Meydana girende yoktur korkumuz
Kazaya rıza diyenlerdeniz
Gâfilen varmayız düşman üstüne
Vakta hazır olun diyenlerdeniz

Ey gâvur padişah
İsyan ile geldim sana
Ben Şeyh Saçlı, Bayram Veli, Sarı Saltuk, Barak Baba

Kaç Karac'oğlan kaç âlim çekip gitti görüp hâl-i pür melâlîn'?

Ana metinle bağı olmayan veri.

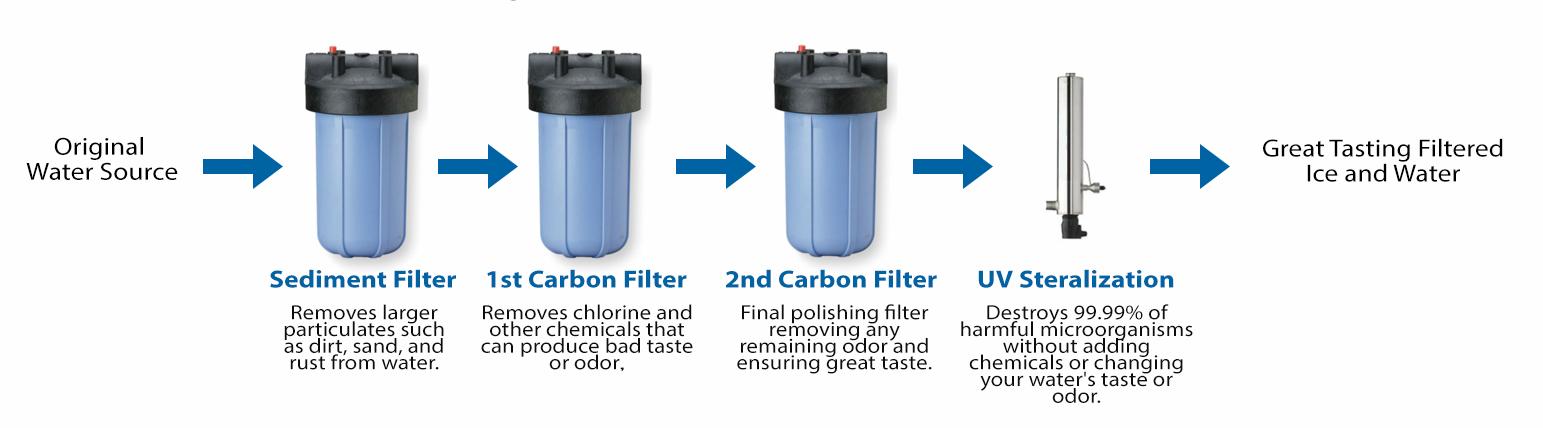 Standard Filtration 2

Sere serpe uzanmış Tarsus mağarasında
Tatlı cana kıyan o zalim karşısında
Ashab-ı Kehf gibi zulme karşı durmak
Her zamankinden daha zor olduğunda
Darılır ve sorarız biz
Gam yükünü taşıyamayız
Aşksızlık bize ölüm gelir
O vakit her şey zulüm gelir

Biat etmek bid'âde, ihanetken, küfür gibi
Riyadansa intihar yeğdir bizim çün, bir özür gibi

Acımızdandır öcümüz bizim
Gümânla imân uyuşmaz asla
Şair sözüdür sözümüz bizim
İşiten yoksa söylenmez artık

Vatan tutup da bu diyarlarda kalınmaz artık
Ki imânı yoksa cana kıyar halk
Ve riyadandır, akılları yoksa
Küfre uyarlar

Ümit yok artık ulemâdan da
Ümit yok tam beş yüz senedir
Cühelâ aydının gureba halka
Zararı dokunuyor beş yüz senedir

Hey tufeylî tayfa
Öç ile geldim sana
Ben Karac'oğlan, Yunus Emre, Fuzulî, Hacı Bektaş

Ah bak pîrim halk'a, durum ciddi, saklanmış, yasaklanmış nur cemâli

Sere serpe uzanmış Sivas illerinde
Belli belirsiz bitap bir selâ dillerinde
Cümle cemaatin attığı taşlar değil de
Bir dost fırlattığında kızıl güllerinden
Sararır ve solarız biz
O vakit asla yaşayamayız
Ne ümera ne ulema
Dost yaparsa dayanamayız

Serez çarşısı dilsiz
Tarsus mağarası küskün
Sivas illeri solgun
Dost susarsa yaşayamayız

Serez çarşısı dilsiz
Tarsus mağarası küskün
Sivas illeri solgun
Dost susarsa yaşayamayız biz

Kaç Bedreddin kaç Nef'i asıldı şu ağaca, kaç celalî?
Kaç Karac'oğlan kaç âlim çekip gitti görüp hâl-i pür melâlîn'?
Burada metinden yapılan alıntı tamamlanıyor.